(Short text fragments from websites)
^^^^^^^^
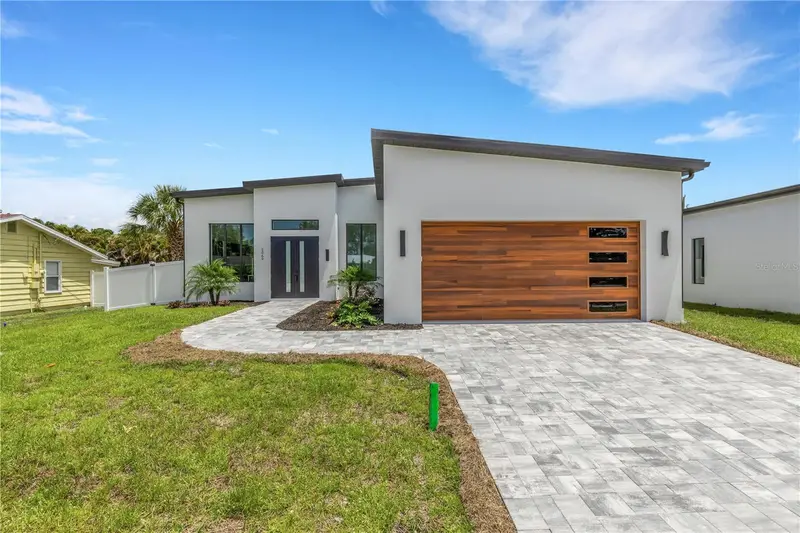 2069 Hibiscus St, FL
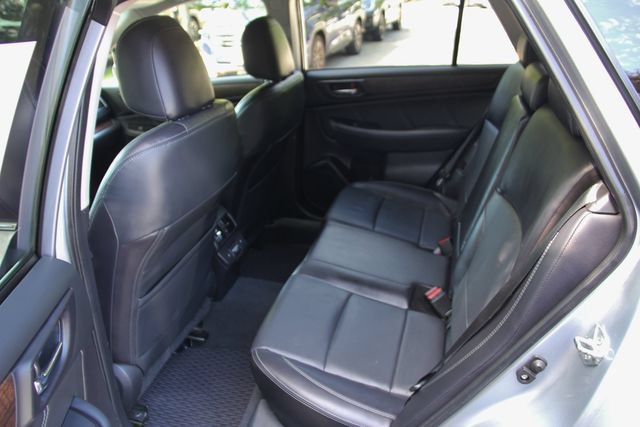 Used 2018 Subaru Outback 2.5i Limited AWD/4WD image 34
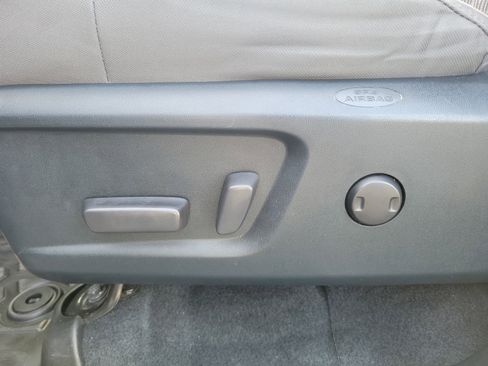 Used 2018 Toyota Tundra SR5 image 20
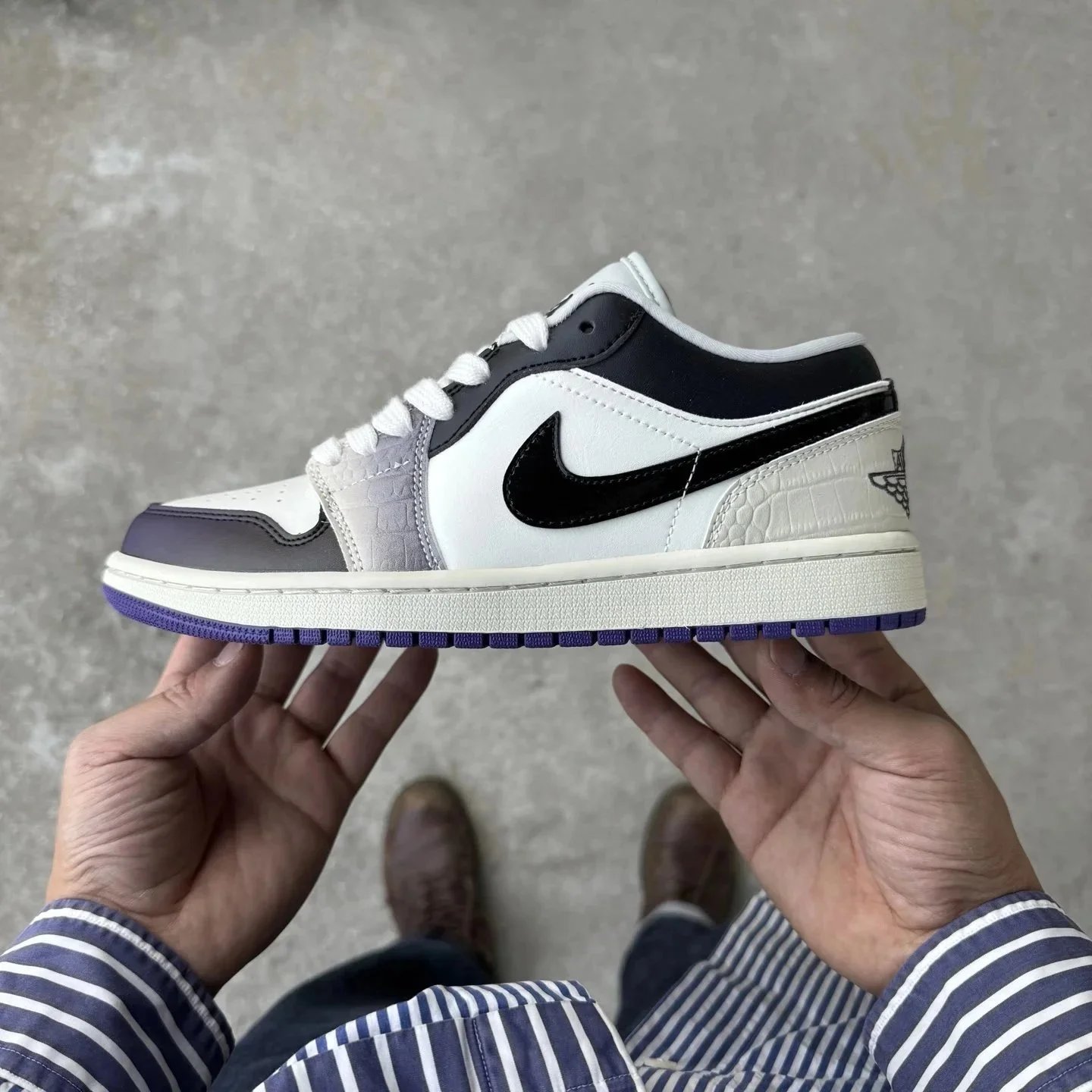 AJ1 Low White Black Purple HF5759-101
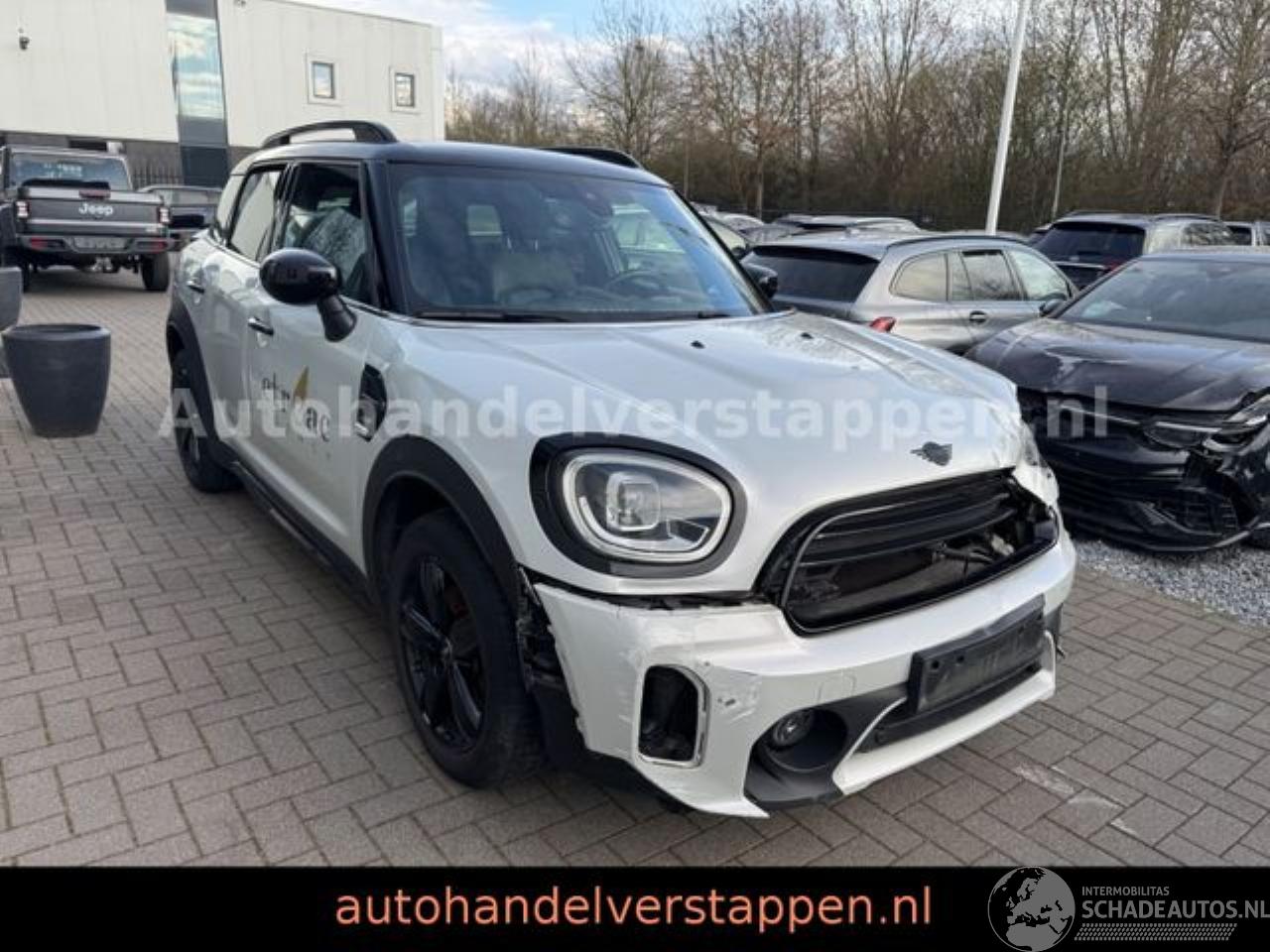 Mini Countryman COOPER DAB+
^^^^^^^^
> **WHAT IS EXPECTED**: Although the records contain pictures, restate them word for word with those pictures left out.

> **EXERCISE RESPONSE**:
 2069 Hibiscus St, FL
 Used 2018 Subaru Outback 2.5i Limited AWD/4WD image 34
 Used 2018 Toyota Tundra SR5 image 20
 AJ1 Low White Black Purple HF5759-101
 Mini Countryman COOPER DAB+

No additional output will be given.